What to do » Exercise in exact copying: restate word for word only the lines below from the one containing "File:Elementalist Ascended Aeromancer's" through the one containing "Benfica vence Académica", omitting any pictures.

Listed entries »
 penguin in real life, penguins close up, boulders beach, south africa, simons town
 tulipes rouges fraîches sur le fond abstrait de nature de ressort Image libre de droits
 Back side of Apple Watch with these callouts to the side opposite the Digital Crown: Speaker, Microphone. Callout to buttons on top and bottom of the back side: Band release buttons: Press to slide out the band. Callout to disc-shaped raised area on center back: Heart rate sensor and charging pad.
--
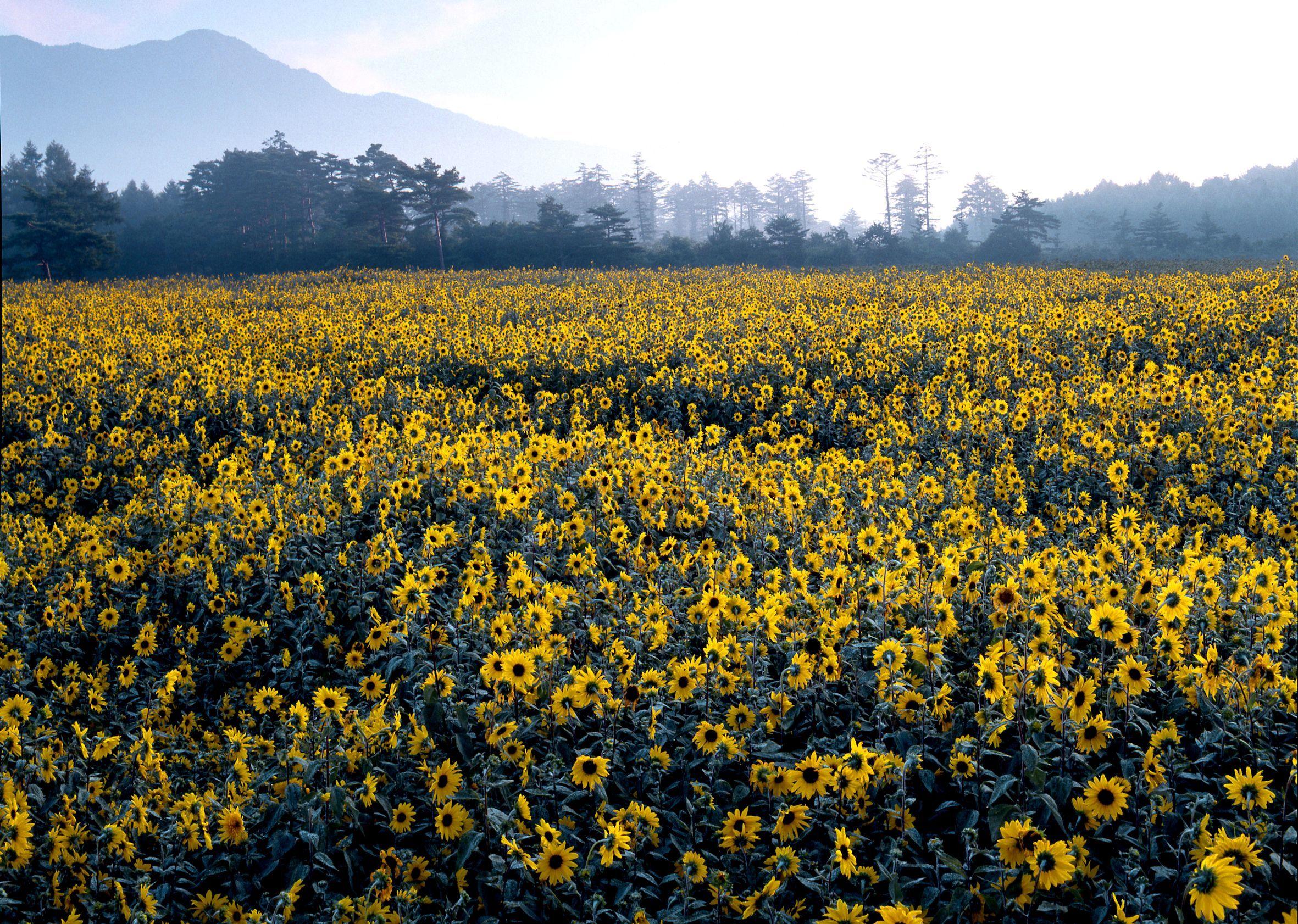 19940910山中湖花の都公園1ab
---
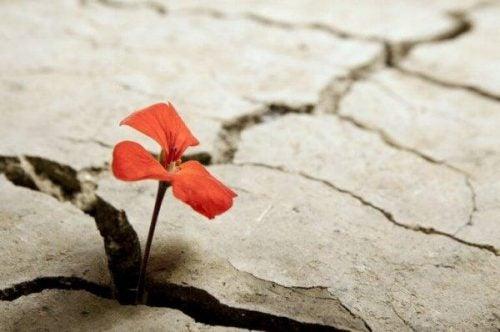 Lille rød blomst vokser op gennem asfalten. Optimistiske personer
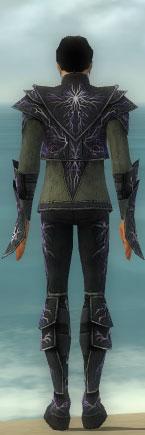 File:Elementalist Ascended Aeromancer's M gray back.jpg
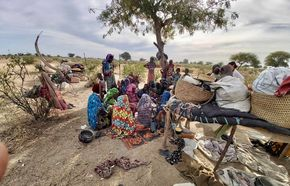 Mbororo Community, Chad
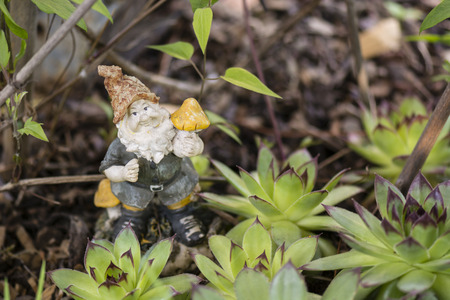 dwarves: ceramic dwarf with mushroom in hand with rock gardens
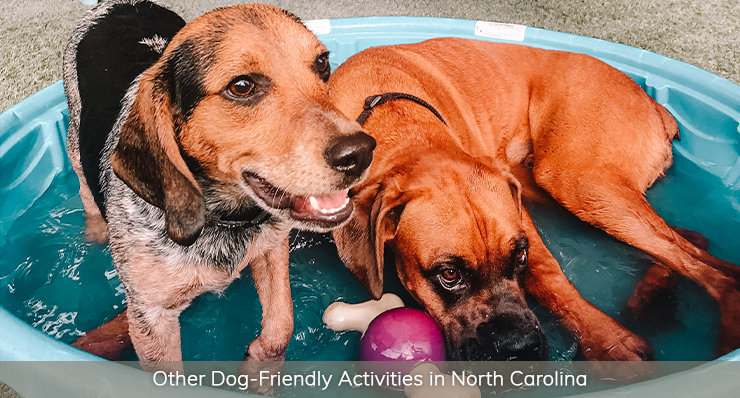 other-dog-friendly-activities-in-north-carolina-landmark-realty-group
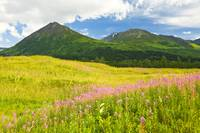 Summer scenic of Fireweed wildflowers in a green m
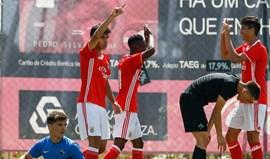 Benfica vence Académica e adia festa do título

Reply to the exercise »
 File:Elementalist Ascended Aeromancer's M gray back.jpg
 Mbororo Community, Chad
 dwarves: ceramic dwarf with mushroom in hand with rock gardens
 other-dog-friendly-activities-in-north-carolina-landmark-realty-group
 Summer scenic of Fireweed wildflowers in a green m
 Benfica vence Académica e adia festa do título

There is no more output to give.